A few moments later the first of the heavy cruisers shot out a cleansing beam at range and punched straight through the Skarrons’ shields…or so it looked, but on the computer analysis it showed that the weapon had indeed been blunted for 1.2 seconds before penetration. Still, it cut straight through a thin portion of the hull, gouging out a trench some 20 meters long that, if you looked close, you could see stars through. Secondary explosions cut that view out, as internal atmosphere and a host of liquid and solid debris filled the gap and spewed out along the breach point on both sides.

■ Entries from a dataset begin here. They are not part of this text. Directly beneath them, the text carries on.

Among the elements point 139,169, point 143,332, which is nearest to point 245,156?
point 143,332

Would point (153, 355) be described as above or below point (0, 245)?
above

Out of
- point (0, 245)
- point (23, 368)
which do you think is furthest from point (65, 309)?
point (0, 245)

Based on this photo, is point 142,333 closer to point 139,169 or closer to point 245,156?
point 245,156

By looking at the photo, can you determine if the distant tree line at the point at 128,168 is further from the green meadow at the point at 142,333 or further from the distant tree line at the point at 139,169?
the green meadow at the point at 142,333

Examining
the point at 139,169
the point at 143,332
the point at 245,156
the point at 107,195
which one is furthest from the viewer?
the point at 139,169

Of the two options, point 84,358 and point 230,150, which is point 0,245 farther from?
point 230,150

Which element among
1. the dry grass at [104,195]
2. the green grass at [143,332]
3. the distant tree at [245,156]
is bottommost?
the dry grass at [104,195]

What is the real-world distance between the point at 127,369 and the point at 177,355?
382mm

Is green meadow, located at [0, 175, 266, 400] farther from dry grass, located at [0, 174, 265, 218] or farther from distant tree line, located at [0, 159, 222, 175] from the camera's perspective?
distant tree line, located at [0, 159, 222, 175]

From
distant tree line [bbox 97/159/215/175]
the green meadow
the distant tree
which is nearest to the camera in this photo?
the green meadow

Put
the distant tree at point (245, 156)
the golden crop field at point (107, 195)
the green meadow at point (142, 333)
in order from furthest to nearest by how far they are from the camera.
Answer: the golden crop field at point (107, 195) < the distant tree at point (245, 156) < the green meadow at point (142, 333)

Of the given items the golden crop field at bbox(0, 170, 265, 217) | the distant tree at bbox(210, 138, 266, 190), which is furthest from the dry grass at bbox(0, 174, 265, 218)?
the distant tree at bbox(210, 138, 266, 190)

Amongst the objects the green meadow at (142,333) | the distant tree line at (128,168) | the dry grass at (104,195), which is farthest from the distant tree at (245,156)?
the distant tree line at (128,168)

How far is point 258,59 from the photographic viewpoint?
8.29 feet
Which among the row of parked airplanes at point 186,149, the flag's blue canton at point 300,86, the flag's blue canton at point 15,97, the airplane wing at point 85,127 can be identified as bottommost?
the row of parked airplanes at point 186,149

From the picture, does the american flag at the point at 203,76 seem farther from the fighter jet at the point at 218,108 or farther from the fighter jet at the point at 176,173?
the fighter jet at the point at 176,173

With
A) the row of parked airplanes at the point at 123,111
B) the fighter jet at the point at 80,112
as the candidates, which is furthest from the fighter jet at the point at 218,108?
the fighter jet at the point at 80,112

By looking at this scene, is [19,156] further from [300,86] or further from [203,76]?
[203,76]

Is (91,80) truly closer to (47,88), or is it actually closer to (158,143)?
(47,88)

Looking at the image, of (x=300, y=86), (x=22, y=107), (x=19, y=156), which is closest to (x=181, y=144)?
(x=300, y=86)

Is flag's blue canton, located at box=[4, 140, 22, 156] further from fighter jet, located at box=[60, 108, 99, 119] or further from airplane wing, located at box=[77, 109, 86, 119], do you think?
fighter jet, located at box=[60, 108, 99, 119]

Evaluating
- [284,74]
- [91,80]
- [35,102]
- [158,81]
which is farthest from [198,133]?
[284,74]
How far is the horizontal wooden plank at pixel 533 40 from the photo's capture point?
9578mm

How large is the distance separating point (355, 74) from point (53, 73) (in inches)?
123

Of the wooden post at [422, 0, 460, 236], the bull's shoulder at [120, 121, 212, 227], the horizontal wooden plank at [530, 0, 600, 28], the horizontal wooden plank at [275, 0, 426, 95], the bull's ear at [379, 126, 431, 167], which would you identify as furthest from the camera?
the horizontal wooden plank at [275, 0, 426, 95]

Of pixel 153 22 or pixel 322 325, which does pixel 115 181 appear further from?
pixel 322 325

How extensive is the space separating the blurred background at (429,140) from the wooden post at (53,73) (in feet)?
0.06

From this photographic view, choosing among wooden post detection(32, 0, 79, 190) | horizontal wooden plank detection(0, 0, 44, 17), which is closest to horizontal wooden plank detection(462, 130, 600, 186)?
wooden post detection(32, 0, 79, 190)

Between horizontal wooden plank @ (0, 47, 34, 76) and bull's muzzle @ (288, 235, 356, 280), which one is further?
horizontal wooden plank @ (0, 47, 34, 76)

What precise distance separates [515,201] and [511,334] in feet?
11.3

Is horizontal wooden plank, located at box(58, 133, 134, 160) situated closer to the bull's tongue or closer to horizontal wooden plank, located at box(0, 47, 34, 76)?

The significance of the Skarron shields not being instantaneously penetrated by the cleansing beam meant that they were hybrid shields…part physical, part energy. Lizard shields were totally physical shields, blocking plasma due to its mass. The cleansing beam was a pure energy weapon, something that physical shields couldn’t block, meaning that the Skarrons had a more complicated matrix…or two matrixes in play.
Kip glanced at the updating computer analysis, which indicated one shield barrier only, after plasma and mauler blasts began to rain down as the drone warships closed to medium and closer ranges. The Skarron destroyer fought back, with fire support from the others that weren’t too far away, but within a minute it was KIA from the multiple cleansing beams, leaving the other weapons to chew up the carcass.
Kip waited for a return communication, but none came, so he let the carnage continue, one ship at a time, until the last cruiser was overwhelmed and destroyed…which told him that the Protovic commander had been right. The Skarrons were hungry for conquest, and it didn’t look like losing was in their playbook.